* **MATERIAL FOR THIS TASK**:
- Opening Delimiter -

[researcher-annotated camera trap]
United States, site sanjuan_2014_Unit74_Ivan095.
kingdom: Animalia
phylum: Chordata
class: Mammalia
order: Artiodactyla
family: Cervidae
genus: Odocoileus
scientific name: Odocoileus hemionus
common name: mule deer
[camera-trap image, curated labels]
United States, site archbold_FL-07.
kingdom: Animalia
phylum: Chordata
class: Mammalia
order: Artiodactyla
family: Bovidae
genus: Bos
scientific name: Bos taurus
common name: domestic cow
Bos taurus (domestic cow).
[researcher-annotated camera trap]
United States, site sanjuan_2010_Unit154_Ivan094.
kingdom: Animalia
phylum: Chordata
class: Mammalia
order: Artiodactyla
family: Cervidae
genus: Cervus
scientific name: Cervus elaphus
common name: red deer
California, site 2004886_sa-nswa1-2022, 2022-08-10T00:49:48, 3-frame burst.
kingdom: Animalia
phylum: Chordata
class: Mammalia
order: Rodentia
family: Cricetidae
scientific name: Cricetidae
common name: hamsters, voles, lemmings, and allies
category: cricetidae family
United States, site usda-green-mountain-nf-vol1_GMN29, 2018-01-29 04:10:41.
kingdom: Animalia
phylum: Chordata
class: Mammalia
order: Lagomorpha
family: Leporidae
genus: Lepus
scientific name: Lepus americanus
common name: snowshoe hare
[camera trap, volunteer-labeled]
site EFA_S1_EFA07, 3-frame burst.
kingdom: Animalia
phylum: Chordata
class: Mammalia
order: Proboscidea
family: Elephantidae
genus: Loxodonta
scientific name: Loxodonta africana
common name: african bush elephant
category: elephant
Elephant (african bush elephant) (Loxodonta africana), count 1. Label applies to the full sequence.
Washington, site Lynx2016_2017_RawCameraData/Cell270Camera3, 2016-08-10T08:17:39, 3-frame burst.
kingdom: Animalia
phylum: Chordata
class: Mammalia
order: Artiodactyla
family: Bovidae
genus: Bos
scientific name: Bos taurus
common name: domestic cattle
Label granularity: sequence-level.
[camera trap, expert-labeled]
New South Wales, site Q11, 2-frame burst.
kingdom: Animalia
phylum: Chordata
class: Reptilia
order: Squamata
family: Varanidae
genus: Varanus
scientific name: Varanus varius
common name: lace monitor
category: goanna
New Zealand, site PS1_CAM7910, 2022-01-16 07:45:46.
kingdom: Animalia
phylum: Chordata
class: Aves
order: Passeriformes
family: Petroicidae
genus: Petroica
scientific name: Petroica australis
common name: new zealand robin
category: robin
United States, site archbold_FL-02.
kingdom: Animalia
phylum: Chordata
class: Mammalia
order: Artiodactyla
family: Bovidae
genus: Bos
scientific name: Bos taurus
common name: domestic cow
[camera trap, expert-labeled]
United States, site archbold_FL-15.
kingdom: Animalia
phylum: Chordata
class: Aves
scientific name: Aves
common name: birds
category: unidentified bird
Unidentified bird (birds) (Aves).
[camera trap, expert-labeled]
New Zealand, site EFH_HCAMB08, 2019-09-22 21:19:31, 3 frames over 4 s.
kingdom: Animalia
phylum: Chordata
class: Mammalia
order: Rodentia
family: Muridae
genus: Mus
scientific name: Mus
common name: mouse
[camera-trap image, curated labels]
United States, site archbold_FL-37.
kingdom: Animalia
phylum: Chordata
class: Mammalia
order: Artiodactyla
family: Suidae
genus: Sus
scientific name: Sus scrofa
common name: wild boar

- Closing Delimiter -

Restate every line of the listing word for word.

* **TASK RESULT**:
[researcher-annotated camera trap]
United States, site sanjuan_2014_Unit74_Ivan095.
kingdom: Animalia
phylum: Chordata
class: Mammalia
order: Artiodactyla
family: Cervidae
genus: Odocoileus
scientific name: Odocoileus hemionus
common name: mule deer
[camera-trap image, curated labels]
United States, site archbold_FL-07.
kingdom: Animalia
phylum: Chordata
class: Mammalia
order: Artiodactyla
family: Bovidae
genus: Bos
scientific name: Bos taurus
common name: domestic cow
Bos taurus (domestic cow).
[researcher-annotated camera trap]
United States, site sanjuan_2010_Unit154_Ivan094.
kingdom: Animalia
phylum: Chordata
class: Mammalia
order: Artiodactyla
family: Cervidae
genus: Cervus
scientific name: Cervus elaphus
common name: red deer
California, site 2004886_sa-nswa1-2022, 2022-08-10T00:49:48, 3-frame burst.
kingdom: Animalia
phylum: Chordata
class: Mammalia
order: Rodentia
family: Cricetidae
scientific name: Cricetidae
common name: hamsters, voles, lemmings, and allies
category: cricetidae family
United States, site usda-green-mountain-nf-vol1_GMN29, 2018-01-29 04:10:41.
kingdom: Animalia
phylum: Chordata
class: Mammalia
order: Lagomorpha
family: Leporidae
genus: Lepus
scientific name: Lepus americanus
common name: snowshoe hare
[camera trap, volunteer-labeled]
site EFA_S1_EFA07, 3-frame burst.
kingdom: Animalia
phylum: Chordata
class: Mammalia
order: Proboscidea
family: Elephantidae
genus: Loxodonta
scientific name: Loxodonta africana
common name: african bush elephant
category: elephant
Elephant (african bush elephant) (Loxodonta africana), count 1. Label applies to the full sequence.
Washington, site Lynx2016_2017_RawCameraData/Cell270Camera3, 2016-08-10T08:17:39, 3-frame burst.
kingdom: Animalia
phylum: Chordata
class: Mammalia
order: Artiodactyla
family: Bovidae
genus: Bos
scientific name: Bos taurus
common name: domestic cattle
Label granularity: sequence-level.
[camera trap, expert-labeled]
New South Wales, site Q11, 2-frame burst.
kingdom: Animalia
phylum: Chordata
class: Reptilia
order: Squamata
family: Varanidae
genus: Varanus
scientific name: Varanus varius
common name: lace monitor
category: goanna
New Zealand, site PS1_CAM7910, 2022-01-16 07:45:46.
kingdom: Animalia
phylum: Chordata
class: Aves
order: Passeriformes
family: Petroicidae
genus: Petroica
scientific name: Petroica australis
common name: new zealand robin
category: robin
United States, site archbold_FL-02.
kingdom: Animalia
phylum: Chordata
class: Mammalia
order: Artiodactyla
family: Bovidae
genus: Bos
scientific name: Bos taurus
common name: domestic cow
[camera trap, expert-labeled]
United States, site archbold_FL-15.
kingdom: Animalia
phylum: Chordata
class: Aves
scientific name: Aves
common name: birds
category: unidentified bird
Unidentified bird (birds) (Aves).
[camera trap, expert-labeled]
New Zealand, site EFH_HCAMB08, 2019-09-22 21:19:31, 3 frames over 4 s.
kingdom: Animalia
phylum: Chordata
class: Mammalia
order: Rodentia
family: Muridae
genus: Mus
scientific name: Mus
common name: mouse
[camera-trap image, curated labels]
United States, site archbold_FL-37.
kingdom: Animalia
phylum: Chordata
class: Mammalia
order: Artiodactyla
family: Suidae
genus: Sus
scientific name: Sus scrofa
common name: wild boar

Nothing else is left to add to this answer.